— start of INFORMATION SUPPLIED —

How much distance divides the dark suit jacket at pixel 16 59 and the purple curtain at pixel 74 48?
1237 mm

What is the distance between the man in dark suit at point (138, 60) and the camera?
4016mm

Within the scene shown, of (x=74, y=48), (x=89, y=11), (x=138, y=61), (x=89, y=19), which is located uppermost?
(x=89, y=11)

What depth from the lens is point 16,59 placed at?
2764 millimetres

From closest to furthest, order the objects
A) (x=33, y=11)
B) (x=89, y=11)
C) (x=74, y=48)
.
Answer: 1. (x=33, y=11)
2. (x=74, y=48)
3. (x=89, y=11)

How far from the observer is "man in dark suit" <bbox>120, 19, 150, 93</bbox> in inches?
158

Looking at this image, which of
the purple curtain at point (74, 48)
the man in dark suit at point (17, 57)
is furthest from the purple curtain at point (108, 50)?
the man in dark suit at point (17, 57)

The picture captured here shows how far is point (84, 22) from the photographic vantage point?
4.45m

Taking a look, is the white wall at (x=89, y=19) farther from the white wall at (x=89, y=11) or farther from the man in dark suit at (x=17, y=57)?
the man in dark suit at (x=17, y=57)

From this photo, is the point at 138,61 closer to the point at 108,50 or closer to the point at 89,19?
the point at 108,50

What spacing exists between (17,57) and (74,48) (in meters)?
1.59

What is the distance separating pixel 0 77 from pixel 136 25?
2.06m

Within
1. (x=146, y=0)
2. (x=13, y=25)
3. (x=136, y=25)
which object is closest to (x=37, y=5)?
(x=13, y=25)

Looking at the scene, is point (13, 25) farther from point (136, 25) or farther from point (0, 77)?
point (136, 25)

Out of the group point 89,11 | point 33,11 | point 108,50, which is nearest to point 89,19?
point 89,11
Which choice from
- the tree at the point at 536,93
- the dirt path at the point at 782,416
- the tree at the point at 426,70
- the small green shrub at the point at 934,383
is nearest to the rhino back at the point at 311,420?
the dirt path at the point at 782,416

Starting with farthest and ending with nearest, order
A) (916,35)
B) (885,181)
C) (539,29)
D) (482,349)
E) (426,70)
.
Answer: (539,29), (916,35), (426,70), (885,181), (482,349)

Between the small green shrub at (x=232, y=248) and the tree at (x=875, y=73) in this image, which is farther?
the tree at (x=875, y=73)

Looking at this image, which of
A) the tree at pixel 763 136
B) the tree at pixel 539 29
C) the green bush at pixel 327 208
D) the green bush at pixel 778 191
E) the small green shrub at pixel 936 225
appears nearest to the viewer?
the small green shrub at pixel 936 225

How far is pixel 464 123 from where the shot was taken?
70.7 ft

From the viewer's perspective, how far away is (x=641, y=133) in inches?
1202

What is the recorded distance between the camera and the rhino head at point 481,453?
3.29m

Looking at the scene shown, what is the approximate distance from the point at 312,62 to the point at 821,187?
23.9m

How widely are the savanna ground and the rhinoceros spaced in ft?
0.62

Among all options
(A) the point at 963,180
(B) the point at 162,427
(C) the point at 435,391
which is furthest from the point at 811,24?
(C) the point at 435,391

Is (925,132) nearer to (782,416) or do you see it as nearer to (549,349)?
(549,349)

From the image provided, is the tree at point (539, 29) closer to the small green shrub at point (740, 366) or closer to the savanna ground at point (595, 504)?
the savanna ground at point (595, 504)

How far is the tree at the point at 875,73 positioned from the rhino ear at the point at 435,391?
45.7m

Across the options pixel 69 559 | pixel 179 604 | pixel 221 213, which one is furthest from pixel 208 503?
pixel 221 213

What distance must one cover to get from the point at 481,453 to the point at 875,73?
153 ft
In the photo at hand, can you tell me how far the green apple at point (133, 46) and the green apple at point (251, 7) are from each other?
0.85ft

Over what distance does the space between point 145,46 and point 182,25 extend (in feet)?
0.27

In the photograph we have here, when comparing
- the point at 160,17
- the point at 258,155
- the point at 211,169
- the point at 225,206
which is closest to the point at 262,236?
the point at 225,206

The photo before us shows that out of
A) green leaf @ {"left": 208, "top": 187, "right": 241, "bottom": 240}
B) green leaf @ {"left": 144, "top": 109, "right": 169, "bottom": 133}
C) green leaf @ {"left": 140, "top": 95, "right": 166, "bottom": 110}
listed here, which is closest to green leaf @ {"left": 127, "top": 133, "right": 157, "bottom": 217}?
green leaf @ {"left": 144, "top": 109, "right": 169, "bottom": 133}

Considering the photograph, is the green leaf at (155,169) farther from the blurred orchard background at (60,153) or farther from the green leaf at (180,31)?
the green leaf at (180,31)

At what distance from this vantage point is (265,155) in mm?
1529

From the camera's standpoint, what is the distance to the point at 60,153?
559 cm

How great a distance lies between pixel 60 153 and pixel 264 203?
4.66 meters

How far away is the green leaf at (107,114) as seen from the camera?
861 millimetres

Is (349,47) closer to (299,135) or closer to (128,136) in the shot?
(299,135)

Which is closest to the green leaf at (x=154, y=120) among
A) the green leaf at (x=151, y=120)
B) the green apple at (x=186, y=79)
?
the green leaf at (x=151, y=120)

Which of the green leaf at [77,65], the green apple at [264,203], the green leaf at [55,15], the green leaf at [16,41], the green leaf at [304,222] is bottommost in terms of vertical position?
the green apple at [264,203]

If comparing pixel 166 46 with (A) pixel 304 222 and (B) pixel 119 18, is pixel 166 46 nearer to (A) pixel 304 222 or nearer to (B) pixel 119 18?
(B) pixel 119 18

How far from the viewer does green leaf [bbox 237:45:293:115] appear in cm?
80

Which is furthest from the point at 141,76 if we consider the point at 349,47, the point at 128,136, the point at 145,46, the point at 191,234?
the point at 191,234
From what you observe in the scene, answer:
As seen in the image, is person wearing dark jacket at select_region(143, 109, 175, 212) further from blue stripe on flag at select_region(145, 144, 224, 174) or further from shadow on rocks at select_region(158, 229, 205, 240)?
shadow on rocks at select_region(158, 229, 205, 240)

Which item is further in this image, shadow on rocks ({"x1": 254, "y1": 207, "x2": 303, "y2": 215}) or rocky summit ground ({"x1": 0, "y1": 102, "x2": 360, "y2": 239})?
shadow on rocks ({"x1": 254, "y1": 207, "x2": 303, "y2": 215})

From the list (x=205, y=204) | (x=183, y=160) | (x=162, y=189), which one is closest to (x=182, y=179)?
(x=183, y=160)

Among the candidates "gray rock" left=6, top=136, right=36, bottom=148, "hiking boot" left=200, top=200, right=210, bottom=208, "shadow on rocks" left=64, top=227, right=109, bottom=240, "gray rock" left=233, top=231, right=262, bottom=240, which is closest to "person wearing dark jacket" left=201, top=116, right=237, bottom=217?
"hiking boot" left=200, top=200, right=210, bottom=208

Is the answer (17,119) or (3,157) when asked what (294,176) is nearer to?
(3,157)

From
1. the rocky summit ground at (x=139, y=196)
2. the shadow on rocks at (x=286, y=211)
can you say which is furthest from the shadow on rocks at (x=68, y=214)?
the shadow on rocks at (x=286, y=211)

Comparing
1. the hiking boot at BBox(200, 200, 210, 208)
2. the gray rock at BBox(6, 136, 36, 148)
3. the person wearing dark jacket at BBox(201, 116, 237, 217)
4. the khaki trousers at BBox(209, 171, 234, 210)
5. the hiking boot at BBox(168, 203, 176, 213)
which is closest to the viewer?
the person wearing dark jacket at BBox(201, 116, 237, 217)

— end of INFORMATION SUPPLIED —

* WHAT IS BEING ASKED:
Turn the material above, from the line with "At what distance" to the line with "861 millimetres" (both included), into a Markdown table with the columns Row and Line. Give each line its own numbered row, and leave out the blank lines.

* ANSWER TO THIS TASK:
| Row | Line |
|---|---|
| 1 | At what distance from this vantage point is (265,155) in mm? |
| 2 | 1529 |
| 3 | From the camera's standpoint, what is the distance to the point at 60,153? |
| 4 | 559 cm |
| 5 | How great a distance lies between pixel 60 153 and pixel 264 203? |
| 6 | 4.66 meters |
| 7 | How far away is the green leaf at (107,114) as seen from the camera? |
| 8 | 861 millimetres |